* TRECHO ESCOLHIDO

________________________

O Supremo Tribunal Federal (STF) manteve, liminarmente, decisão da 16ª Vara da Seção Judiciária do Distrito Federal, que julgou ilegal a greve dos advogados públicos federais, deflagrada no dia 17 de janeiro deste ano, contra descumprimento de acordo salarial firmado dia 1º de novembro por parte do governo federal. O pedido, negado pelo ministro Ricardo Lewandowski, foi requerido pelo Conselho Federal da Ordem dos Advogados do Brasil (OAB) na Reclamação (RCL) 5798.
A decisão levanta uma questão importante sobre o uso da Reclamação, pois até que ponto o STF deve analisar questões de fato inerentes ao pedido?
Segundo a notícia publicada no site do STF, o ministro Lewandowski teria afirmado que no mandado de segurança a prova deve estar pré-constituída, a fim de demonstrar a existência de fatos incontroversos, “que se amoldem com precisão à regra jurídica alegadamente violada”. Ele verificou que, em exame preliminar dos autos, "a inicial embora bem elaborada, não comprova, ictu oculi, ou seja, de forma inequívoca, que os grevistas estariam cumprindo todos os requisitos da Lei 7.783/89, conforme previsto nos Mandados de Injunção 670/ES, 708/DF e 712/PA”.
O problema é que, no caso, não se tratava de mandado de segurança, mas de Reclamação, cuja função é a preservação da competência do STF e a garantia da autoridade de suas decisões. Ora, salvo em ações originárias, o STF não analisa, por regra, questões de fato. Mesmo nos recursos extraordinários, nos quais a decisão se concentra em um caso concreto, a posição sumulada do Tribunal é que “para simples reexame de prova, não cabe recurso extraordinário” (Súmula 279).
No caso da greve de funcionários públicos, não pode ser objeto da Reclamação o fato do cumprimento – ou não – dos requisitos da Lei 7.783/89. O que pode ser objeto de Reclamação é o fato de o juiz ter – ou não – apreciado a questão levando em conta a referida lei. Resumindo, no caso da greve dos funcionários públicos, os juízes podem assumir pelo menos três posições:
a) entender que funcionários públicos não têm direito à greve por falta de regulamentação do dispositivo constitucional;
b) entender que funcionários públicos têm direito à greve e que não estão sujeitos à Lei 7.783/89;
c) entender que funcionários públicos têm direito à greve, mas que estão sujeitos à Lei 7.783/89 – neste caso, o juiz, analisando o conjunto probatório dos autos, pode concluir pela legalidade ou ilegalidade da greve.

________________________

No texto sobre a greve dos advogados públicos federais, qual ministro negou o pedido feito pela OAB? O material é à parte e não tem ligação com o trecho.

* MATERIAL FORNECIDO
________________________

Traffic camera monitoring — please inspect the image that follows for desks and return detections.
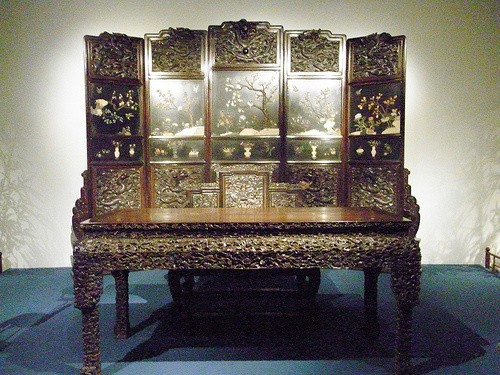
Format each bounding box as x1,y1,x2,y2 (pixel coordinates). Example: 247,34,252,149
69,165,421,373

________________________

* RESPOSTA ESPERADA
O ministro Ricardo Lewandowski.